Now in its sixth year, the shortlist for the Wainwright Golden Beer Book Prize 2019 demonstrates the ongoing strength and diversity at the centre of this revived and popular genre, with books covering wider social, environmental and personal issues. Previous winners include: The Seabird’s Cry, by Adam Nicolson (2018), The Outrun by Amy Liptrot (2016) & Meadowland by John Lewis-Stempel (2014).
Joining Underland & Wilding on the shortlist, a number of books reflect on the positive impacts wild places can have on our physical and mental wellbeing, from Kate Humble, who shows the power and peace to be found in the simple act of walking in Thinking On My Feet, to Luke Turner’s Out Of The Woods which reveals the shelter and solace the natural world can offer. Meanwhile Julia Blackburn and Juliet Blaxland explore changing landscapes and our place within them. In the spellbinding Time Song, Julia Blackburn goes in search of truths in the sunken land that once connected Britain to the European mainland, while Juliet Blaxland details a year living life on the front line of environmental change in The Easternmost House. Finally, another previously nominated writer, Mark Cocker, exposes the devastating affects we have had on the wild world in Our Place; a rallying cry for change before it is too late.

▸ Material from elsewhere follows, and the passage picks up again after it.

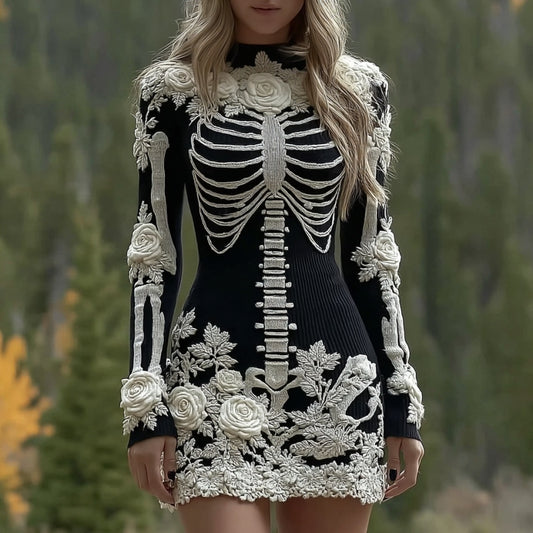 Women's Vintage Halloween Skeleton Bones Rose Art Cozy Knit Mini Sweater Dress artswardrobe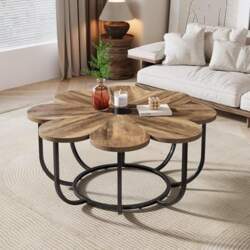 Tribesigns Coffee Table, Modern Flower Shape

The Wainwright Golden Beer Book Prize celebrates the books which most successfully reflect the ethos of renowned nature writer Alfred Wainwright’s work, to inspire readers to explore the outdoors, and to nurture a respect for the natural world.
Sitting alongside Julia on the judging panel for the 2019 prize were: Waterstones non-fiction buyer Clement Knox; National Trust publisher Katie Bond; publisher at Unbound and joint-host of the popular podcast Backlisted, John Mitchinson; David Lindo, otherwise known as The Urban Birder; and Anna Arnell, creative partner for agency And Rising.
The prize is sponsored by Marston, who produce Wainwright Golden Beer and supported by partners: White Lion Publishing, publisher of the Wainwright Guides, the Wainwright estate & the National Trust.
The winner receives a cheque for £5000, a keg of Wainwright Golden Beer, and a full set of the latest Wainwright pictorial walking guides.